## WHAT IS REQUIRED
Can you set down, word for word, the stretch of the records below from their start through the line containing "- green signboard, located", leaving out the pictures?

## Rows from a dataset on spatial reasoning
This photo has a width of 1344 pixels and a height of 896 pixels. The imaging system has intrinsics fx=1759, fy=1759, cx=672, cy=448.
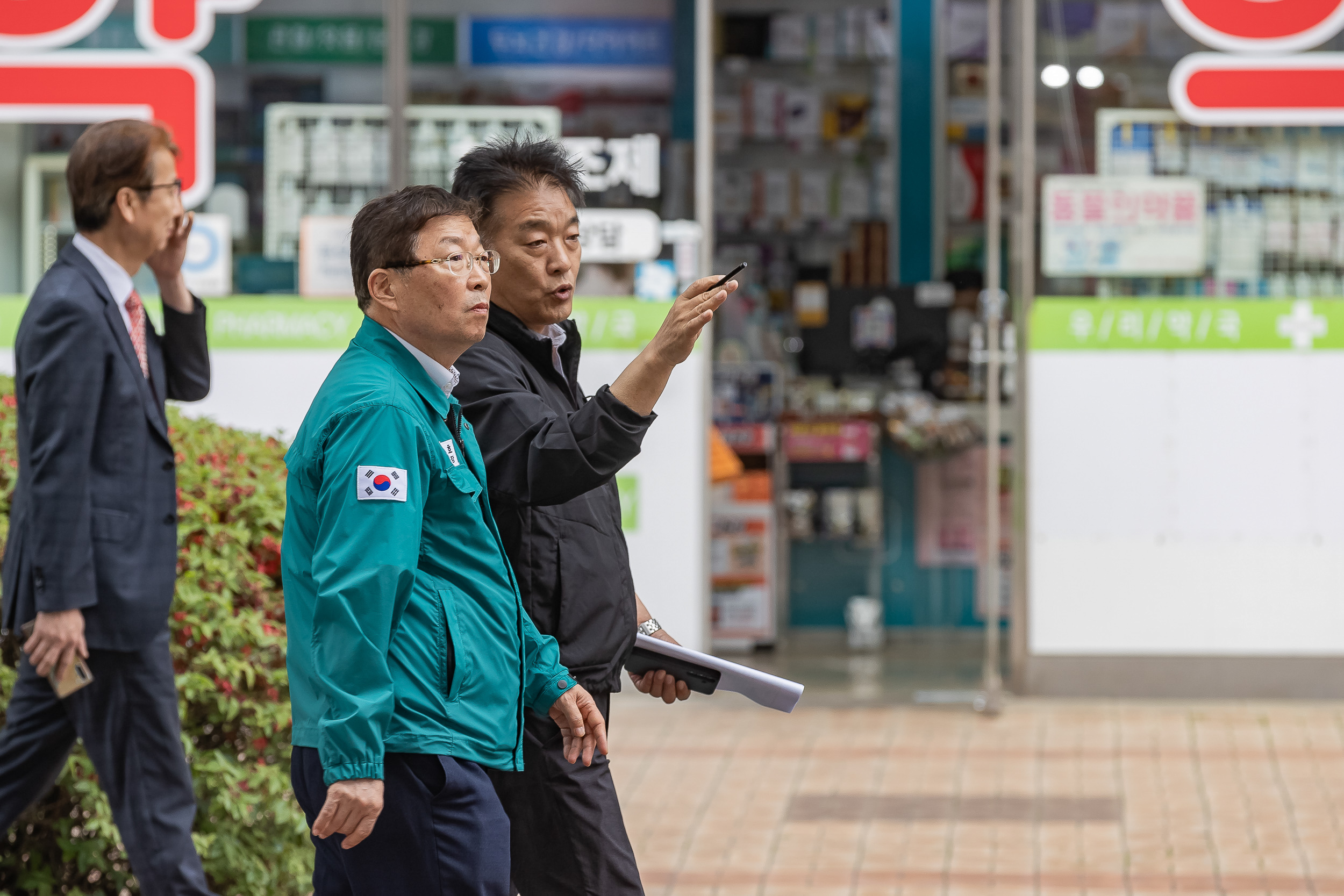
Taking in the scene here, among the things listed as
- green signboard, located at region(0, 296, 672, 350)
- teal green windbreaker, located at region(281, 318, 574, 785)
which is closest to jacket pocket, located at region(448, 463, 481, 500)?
teal green windbreaker, located at region(281, 318, 574, 785)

## CORRECT OUTPUT
This photo has a width of 1344 pixels and a height of 896 pixels. The imaging system has intrinsics fx=1759, fy=1759, cx=672, cy=448.
Taking in the scene here, among the things listed as
- green signboard, located at region(0, 296, 672, 350)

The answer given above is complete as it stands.